Consider such as the situation of barkers, who were out of school youths, uneducated fathers or even “tambay” of all sorts who at times are unclothed and lacking of refinement. They can’t find a job a decent one because they were deprived of the most important thing that the government should endow to people— education. People who settle for barking as source of their livelihood came from the marginalized sector of our society, those we consider as “isang-kahig-isang- tuka” type of people who never got the chance to be schooled. Because, to study is just a dream for them too far from reality or just another burden which may hinder them to eat three meals a day.
Sometimes it got me thinking, that maybe those people who are like dogs that bark on the street, holler purposely to be heard by those seemingly deaf and emotionally unresponsive people in the government. Oh, what a pity to be deprived of things which are essential in life. How a man, an ever industrious man could find ways making both ends meet if the job (should I say job) he has can’t even afford a sumptuous meal for his family.
Barking or the job of a barker as viewed by many are for people who are indolent as they’re doing an unimportant task that even without them, drivers can still manage to run well. What’s the use of signboard, anyway? True at some point but did it ever occur on you, that instead of staying at home waiting for that precious guava to fall on their mouths as what being depicted on Juan tamad’s story or instead of declaring hold –up to a nearby bank for an easy money, there they are at the street burning themselves in exchange for one peso coin.
I rather call them victim than accuse them of being a sloth, victim of the so called political avarice that consumes the one who is seated in the desk of power; the powerful ones who by virtue were tasked to help uplift the lives of the disadvantaged masses but because of greed have turned their backs on and succumbed to be milking them, instead.
Once in my trip going home, I have had a chance to talk with a jeepney driver and happened to bump upon a topic which is barking. He began with a slight irritation on his face while divulging his utter dismay against the barker. They consider them as a competitor in business that sometimes they engage in a feud involving money. The driver cited that if only these sun-drenched fellows may be given the chance to find a job on which they will not look like a parasite sucking money from them in exchange for a trivial service, then things will flow even better. Drivers to some extent are mad and sympathetic at times. They compulsorily dish out fraction of their income to the barkers, inadvertently believing as if these things were under normal scenario.

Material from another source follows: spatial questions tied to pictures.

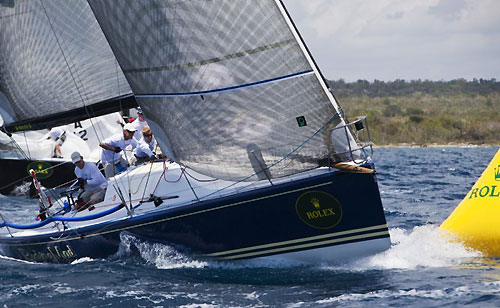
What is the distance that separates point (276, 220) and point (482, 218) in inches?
98.3

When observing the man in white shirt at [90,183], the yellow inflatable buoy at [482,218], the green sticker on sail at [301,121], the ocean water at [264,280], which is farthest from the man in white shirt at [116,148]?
the yellow inflatable buoy at [482,218]

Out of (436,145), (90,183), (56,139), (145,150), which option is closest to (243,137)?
(145,150)

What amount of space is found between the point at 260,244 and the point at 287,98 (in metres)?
1.78

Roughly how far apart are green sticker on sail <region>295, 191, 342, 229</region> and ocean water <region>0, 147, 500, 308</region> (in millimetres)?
534

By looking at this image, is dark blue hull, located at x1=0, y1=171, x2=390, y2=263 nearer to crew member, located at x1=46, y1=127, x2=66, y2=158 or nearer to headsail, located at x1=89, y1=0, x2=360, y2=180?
headsail, located at x1=89, y1=0, x2=360, y2=180

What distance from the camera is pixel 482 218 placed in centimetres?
1018

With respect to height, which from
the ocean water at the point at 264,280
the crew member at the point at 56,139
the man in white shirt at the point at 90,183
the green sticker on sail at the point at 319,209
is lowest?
the ocean water at the point at 264,280

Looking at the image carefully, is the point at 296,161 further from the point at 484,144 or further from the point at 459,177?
the point at 484,144

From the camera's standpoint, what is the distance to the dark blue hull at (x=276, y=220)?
945cm

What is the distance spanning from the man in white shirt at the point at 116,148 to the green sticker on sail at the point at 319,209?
10.6 feet

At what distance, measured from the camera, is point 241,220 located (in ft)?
32.4

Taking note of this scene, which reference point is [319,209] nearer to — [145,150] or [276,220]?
[276,220]

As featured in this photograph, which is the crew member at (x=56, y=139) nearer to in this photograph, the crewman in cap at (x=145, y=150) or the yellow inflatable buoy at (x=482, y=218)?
the crewman in cap at (x=145, y=150)

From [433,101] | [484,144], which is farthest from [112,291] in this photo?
[433,101]
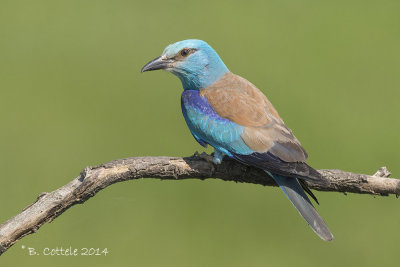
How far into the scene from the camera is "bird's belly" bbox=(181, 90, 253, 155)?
15.6 ft

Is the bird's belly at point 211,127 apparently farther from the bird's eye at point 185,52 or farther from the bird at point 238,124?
the bird's eye at point 185,52

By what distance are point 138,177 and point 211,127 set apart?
2.36 ft

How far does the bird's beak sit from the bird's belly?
12.3 inches

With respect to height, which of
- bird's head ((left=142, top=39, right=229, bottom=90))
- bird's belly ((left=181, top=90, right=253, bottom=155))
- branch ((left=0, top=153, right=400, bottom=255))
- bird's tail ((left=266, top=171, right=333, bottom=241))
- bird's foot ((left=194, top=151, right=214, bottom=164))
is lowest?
bird's tail ((left=266, top=171, right=333, bottom=241))

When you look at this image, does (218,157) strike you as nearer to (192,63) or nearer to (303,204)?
(303,204)

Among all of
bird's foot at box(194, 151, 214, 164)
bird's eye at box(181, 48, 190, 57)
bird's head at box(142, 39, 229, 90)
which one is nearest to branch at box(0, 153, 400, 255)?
bird's foot at box(194, 151, 214, 164)

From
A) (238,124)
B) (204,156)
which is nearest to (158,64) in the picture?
(238,124)

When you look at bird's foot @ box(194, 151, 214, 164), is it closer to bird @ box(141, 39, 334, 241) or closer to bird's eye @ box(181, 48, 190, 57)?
bird @ box(141, 39, 334, 241)

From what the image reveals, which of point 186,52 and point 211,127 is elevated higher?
point 186,52

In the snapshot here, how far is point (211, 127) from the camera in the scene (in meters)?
4.89

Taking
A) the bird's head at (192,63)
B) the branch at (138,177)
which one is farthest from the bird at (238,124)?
the branch at (138,177)

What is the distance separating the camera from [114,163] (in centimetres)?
431

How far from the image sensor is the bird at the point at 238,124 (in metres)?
4.52

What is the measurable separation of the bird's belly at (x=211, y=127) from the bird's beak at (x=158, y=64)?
31 centimetres
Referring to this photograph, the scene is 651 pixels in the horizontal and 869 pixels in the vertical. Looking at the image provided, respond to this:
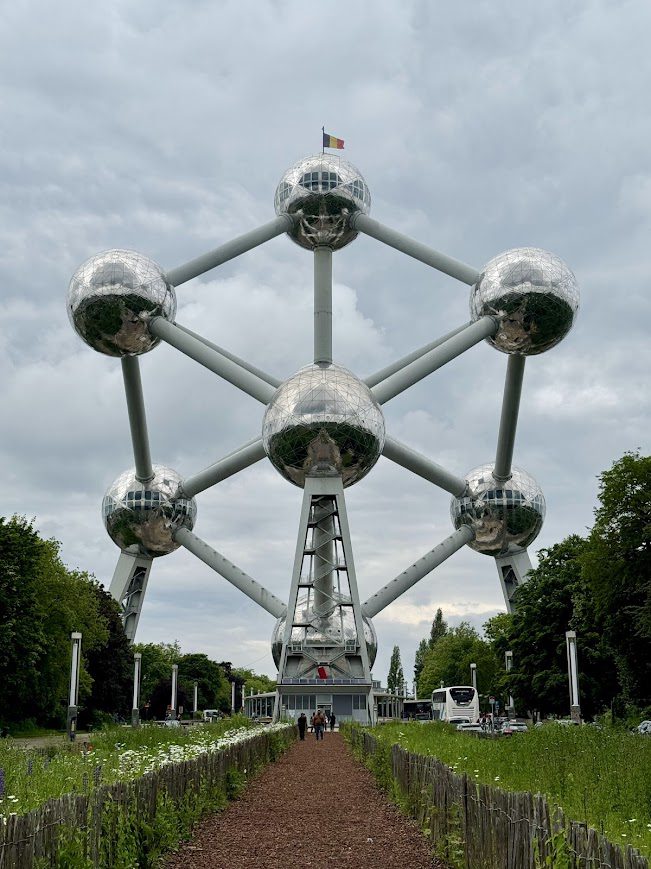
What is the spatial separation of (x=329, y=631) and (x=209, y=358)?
11.9 m

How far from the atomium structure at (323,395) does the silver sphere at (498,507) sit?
3.9 inches

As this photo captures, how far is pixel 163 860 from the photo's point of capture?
8.34m

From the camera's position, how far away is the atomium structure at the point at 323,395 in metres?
35.7

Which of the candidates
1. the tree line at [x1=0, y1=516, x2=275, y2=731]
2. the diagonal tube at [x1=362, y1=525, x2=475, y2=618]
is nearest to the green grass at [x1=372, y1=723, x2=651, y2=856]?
the tree line at [x1=0, y1=516, x2=275, y2=731]

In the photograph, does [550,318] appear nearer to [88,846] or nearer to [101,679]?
[101,679]

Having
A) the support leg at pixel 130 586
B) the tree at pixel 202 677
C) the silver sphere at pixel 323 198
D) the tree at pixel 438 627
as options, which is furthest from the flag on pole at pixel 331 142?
the tree at pixel 438 627

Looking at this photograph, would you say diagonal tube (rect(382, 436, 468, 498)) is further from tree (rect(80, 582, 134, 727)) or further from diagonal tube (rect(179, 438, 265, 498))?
tree (rect(80, 582, 134, 727))

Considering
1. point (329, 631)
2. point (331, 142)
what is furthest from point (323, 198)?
point (329, 631)

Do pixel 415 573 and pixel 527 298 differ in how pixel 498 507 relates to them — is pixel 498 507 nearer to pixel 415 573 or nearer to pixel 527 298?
pixel 415 573

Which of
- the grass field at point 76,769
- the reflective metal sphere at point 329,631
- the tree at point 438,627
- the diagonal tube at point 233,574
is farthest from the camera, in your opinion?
the tree at point 438,627

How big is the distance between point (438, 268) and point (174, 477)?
53.3 ft

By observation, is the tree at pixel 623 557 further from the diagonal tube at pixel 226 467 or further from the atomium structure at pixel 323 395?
the diagonal tube at pixel 226 467

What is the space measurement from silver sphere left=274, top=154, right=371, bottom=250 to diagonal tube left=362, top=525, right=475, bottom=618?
47.9 feet

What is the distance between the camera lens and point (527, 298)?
35781mm
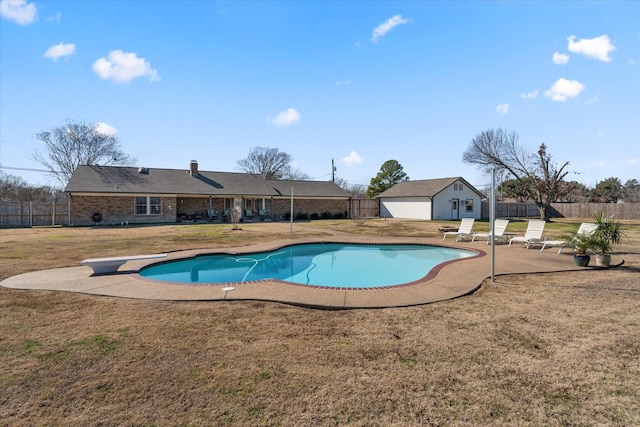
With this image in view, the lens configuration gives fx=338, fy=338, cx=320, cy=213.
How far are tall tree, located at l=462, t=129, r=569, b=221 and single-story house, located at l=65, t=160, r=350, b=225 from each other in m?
15.5

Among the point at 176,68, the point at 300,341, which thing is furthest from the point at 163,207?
the point at 300,341

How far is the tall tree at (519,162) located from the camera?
105 feet

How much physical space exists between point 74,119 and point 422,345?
1743 inches

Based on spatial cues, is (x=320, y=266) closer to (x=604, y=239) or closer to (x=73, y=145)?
(x=604, y=239)

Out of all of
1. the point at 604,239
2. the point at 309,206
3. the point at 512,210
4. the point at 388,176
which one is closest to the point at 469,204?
the point at 512,210

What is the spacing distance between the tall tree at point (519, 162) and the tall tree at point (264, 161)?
100 feet

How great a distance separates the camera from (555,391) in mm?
3168

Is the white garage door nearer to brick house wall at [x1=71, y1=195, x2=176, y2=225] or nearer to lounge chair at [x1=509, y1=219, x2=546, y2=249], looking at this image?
lounge chair at [x1=509, y1=219, x2=546, y2=249]

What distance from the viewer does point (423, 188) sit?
123 ft

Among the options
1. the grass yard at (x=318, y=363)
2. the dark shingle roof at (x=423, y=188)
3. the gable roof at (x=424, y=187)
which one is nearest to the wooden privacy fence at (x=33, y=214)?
the grass yard at (x=318, y=363)

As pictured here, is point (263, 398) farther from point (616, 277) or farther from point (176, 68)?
point (176, 68)

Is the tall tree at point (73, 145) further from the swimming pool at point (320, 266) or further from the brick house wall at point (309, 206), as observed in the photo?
the swimming pool at point (320, 266)

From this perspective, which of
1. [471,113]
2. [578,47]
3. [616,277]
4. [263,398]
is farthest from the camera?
[471,113]

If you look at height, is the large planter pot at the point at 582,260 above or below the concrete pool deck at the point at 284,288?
above
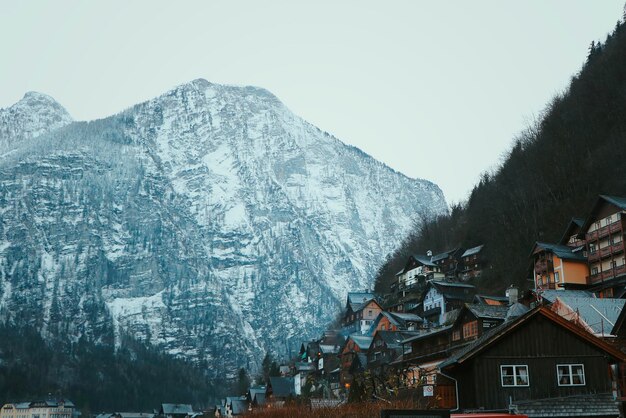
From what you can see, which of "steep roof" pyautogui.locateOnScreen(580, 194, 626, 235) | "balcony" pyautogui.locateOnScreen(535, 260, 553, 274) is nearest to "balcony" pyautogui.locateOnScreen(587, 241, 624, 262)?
"steep roof" pyautogui.locateOnScreen(580, 194, 626, 235)

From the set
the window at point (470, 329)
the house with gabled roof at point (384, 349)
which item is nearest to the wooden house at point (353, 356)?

Jobs, especially here in the Philippines are like diamonds, though many will object but I have witnessed it to be factual. Many of us settle for less, trying to be okay with a profession not even related with what we have studied back in College. More so with those people who never had the chance to be acquainted with what we call –school, they will never end up having that diamond. Thus I pity the barkers who are deprived, undervalued and even unrecognized by the authorities who were capable of changing their lives.
I’ve known a barker before whose name is Alvin and like many others, he felt as if he was anesthetized by the worsening scenario of our country. Often I would hear him saying “Let it be” three words that convey an utter hopelessness, of giving up and acceptance that things will remain perpetually that way.
Now I have one say to the government: Fuel a change or let those barkers be like dogs forever.